═══ Data excerpts
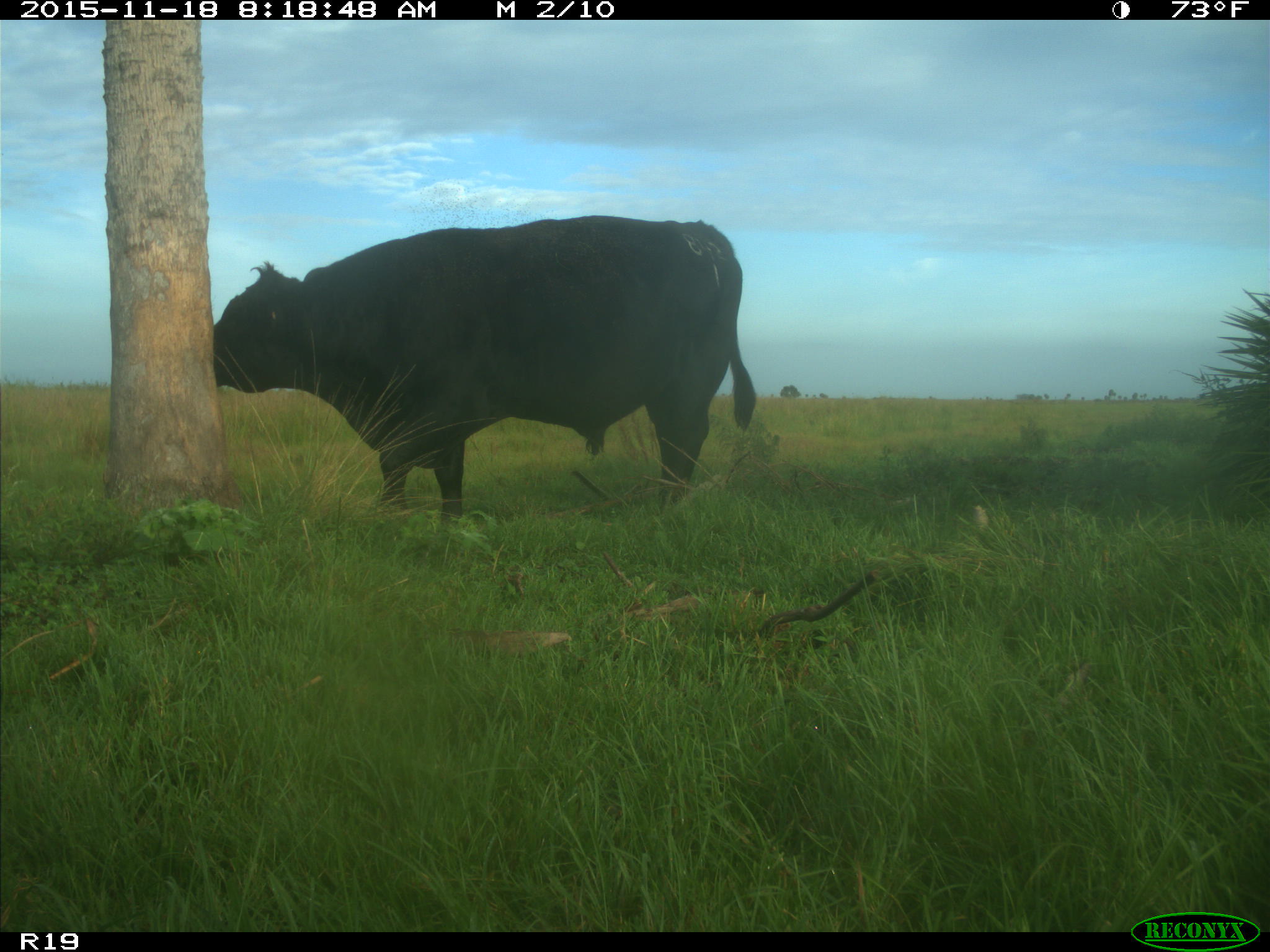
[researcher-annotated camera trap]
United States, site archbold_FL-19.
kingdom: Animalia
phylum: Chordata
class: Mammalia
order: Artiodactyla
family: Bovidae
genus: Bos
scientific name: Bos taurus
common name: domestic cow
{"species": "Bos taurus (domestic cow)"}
══════
═══ Data excerpts
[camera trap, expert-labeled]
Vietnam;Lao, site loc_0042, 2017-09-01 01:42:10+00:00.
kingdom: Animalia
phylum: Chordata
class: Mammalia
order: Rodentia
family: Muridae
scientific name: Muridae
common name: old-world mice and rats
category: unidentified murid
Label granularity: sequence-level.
══════
═══ Data excerpts
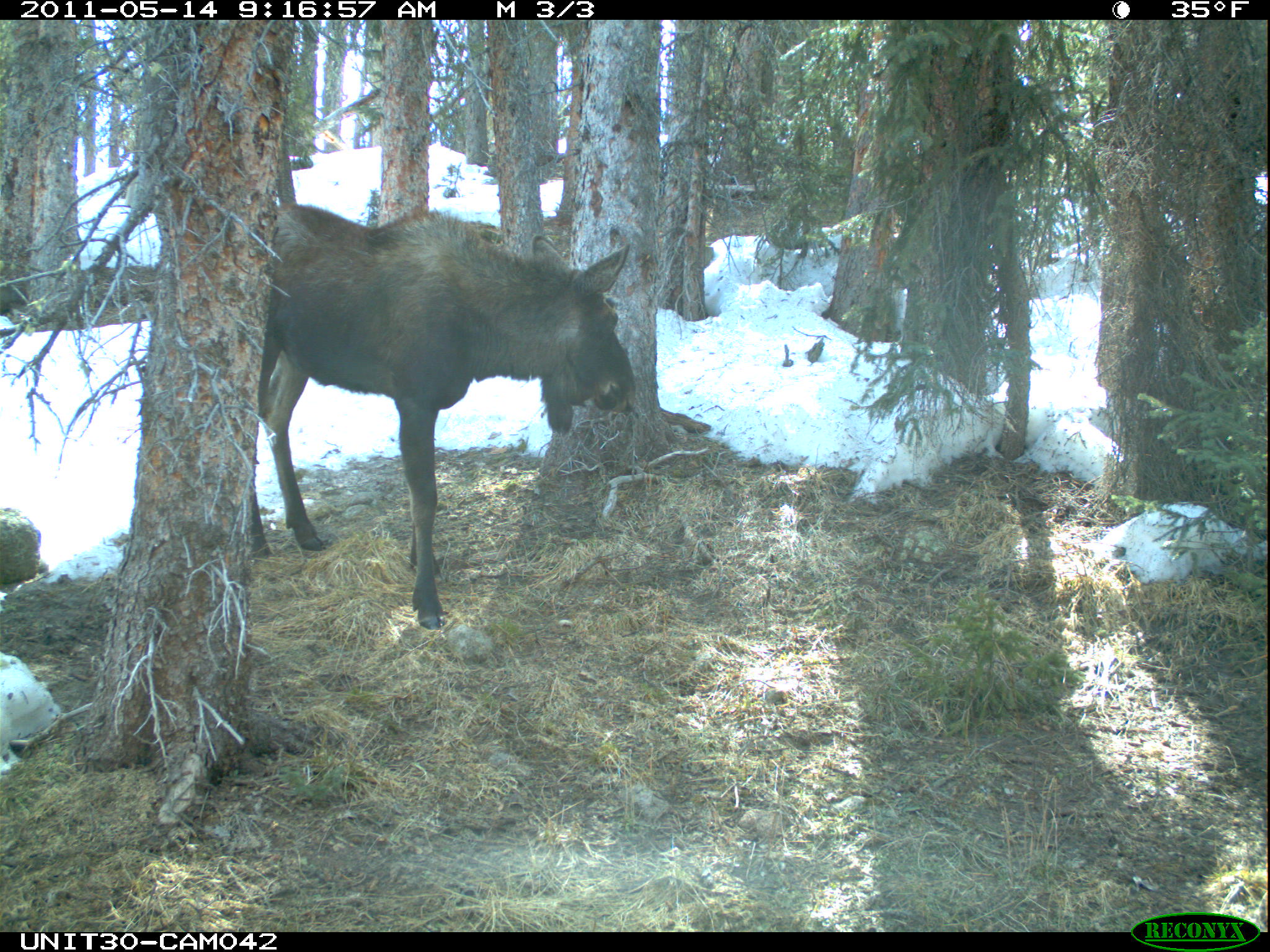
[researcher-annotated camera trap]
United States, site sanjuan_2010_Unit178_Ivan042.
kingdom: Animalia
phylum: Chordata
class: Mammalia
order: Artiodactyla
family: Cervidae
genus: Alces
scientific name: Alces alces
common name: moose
══════
■ **Task item**
A single number is required: the count of lines in the data above that include the string "name".

■ **Output of the exercise**
6